Parce que le réac est spirituel. Il déplore l'absence de verticalité dans nos sociétés. Le trou béant laissé par le départ des valeurs traditionnelles a ouvert le champ aux plus viles intentions. Ces structures paradoxalement, formait comme un cocon, un bouclier contre une globalisation toujours plus invasive. Après la marchandisation des objets, le corps humain semble être le prochain cœur de cible de nos thuriféraires mondialisés. Plus rien de sacré, d'intouchable, tout peut être matérialisé et empilé sur un comptoir.
Voilà une piste intéressante pour comprendre ce retour du fait religieux chez nos compatriotes musulmans. L'état ne proposant plus aucune espèce de transcendance, l'homme se tourne naturellement vers le réconfort d'un idéal qui le dépasse et l'inspire.
La déconstruction toujours plus croissante du monde d'avant par nos élites a permis cette dichotomie, génératrice de beaucoup de tensions présentes.
════════════════
**TÂCHES À FAIRE**
(a) D'après le texte, pourquoi l'homme se tourne-t-il vers le réconfort d'un idéal qui le dépasse ? Répondez en une à trois phrases.
(b) Relevez dans les enregistrements chaque ligne qui contient le mot "concrete", en respectant les majuscules et les minuscules.
════════════════
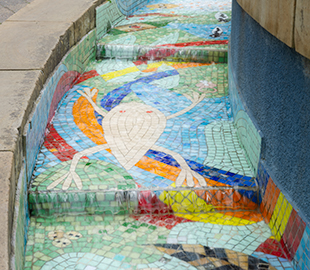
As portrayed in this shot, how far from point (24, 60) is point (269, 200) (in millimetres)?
1936

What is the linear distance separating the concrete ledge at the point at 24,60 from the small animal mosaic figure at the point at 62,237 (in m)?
0.39

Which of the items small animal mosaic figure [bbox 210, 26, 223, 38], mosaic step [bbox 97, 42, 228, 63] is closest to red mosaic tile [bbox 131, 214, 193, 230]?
mosaic step [bbox 97, 42, 228, 63]

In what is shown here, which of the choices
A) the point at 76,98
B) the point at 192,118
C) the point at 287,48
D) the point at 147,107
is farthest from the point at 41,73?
the point at 287,48

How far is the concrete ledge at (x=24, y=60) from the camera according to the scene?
171 cm

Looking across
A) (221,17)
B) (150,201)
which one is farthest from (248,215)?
(221,17)

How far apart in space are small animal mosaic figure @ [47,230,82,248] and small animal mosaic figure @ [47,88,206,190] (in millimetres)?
258

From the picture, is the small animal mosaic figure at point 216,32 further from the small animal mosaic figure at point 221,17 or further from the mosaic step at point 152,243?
the mosaic step at point 152,243

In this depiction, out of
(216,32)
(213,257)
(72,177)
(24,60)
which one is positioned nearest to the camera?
(213,257)

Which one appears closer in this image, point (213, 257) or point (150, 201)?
point (213, 257)

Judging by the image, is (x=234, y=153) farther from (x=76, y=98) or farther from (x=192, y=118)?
(x=76, y=98)

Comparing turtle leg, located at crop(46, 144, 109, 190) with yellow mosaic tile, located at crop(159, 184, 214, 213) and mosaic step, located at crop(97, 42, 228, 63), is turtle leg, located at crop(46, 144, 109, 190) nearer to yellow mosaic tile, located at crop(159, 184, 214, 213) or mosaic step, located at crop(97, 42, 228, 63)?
yellow mosaic tile, located at crop(159, 184, 214, 213)

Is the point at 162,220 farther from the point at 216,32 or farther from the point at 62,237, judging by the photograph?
the point at 216,32

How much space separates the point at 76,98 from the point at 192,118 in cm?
105

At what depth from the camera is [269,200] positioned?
6.81ft
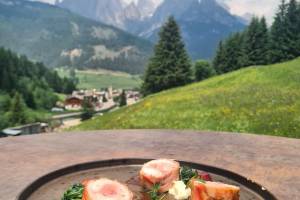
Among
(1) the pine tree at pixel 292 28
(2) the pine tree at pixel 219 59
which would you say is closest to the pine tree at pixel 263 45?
(1) the pine tree at pixel 292 28

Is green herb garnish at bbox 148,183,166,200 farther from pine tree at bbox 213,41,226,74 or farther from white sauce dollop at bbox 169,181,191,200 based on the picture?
pine tree at bbox 213,41,226,74

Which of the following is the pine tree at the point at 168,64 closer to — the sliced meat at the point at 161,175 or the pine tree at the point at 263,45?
the pine tree at the point at 263,45

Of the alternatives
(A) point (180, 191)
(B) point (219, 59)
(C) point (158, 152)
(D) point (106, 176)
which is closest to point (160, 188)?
(A) point (180, 191)

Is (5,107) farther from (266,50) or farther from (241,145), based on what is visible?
(241,145)

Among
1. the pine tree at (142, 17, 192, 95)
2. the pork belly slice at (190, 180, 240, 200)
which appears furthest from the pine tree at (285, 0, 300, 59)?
the pork belly slice at (190, 180, 240, 200)

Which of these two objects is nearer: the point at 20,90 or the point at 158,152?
the point at 158,152

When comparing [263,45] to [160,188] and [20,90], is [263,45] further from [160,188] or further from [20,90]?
[20,90]

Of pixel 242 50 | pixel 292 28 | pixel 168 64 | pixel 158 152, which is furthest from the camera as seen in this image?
pixel 242 50
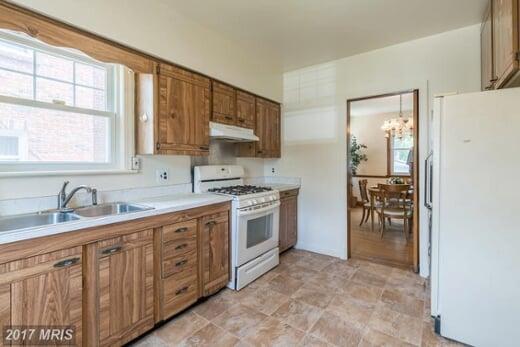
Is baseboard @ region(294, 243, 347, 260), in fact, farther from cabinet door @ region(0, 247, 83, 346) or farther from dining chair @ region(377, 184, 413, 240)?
cabinet door @ region(0, 247, 83, 346)

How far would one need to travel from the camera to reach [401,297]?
7.88 feet

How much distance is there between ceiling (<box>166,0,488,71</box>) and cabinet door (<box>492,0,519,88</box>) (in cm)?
52

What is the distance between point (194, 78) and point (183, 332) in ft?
7.25

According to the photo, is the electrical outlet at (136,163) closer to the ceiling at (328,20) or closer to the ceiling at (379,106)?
the ceiling at (328,20)

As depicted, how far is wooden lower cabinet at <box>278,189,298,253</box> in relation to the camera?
11.1 feet

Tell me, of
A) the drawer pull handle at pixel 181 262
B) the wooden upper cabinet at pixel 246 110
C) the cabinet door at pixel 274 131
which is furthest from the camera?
the cabinet door at pixel 274 131

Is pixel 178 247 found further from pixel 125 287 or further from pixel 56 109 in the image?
════════════════
**RÉPONSES PAR TÂCHE**
(a) L'homme se tourne vers ce réconfort parce que l'État ne propose plus aucune espèce de transcendance. Le texte présente cela comme une piste pour comprendre le retour du fait religieux chez les compatriotes musulmans.

(b)
What is the linear distance separating the concrete ledge at the point at 24,60 from the small animal mosaic figure at the point at 62,237 (in m)?
How far is the concrete ledge at (x=24, y=60) from the camera according to the scene?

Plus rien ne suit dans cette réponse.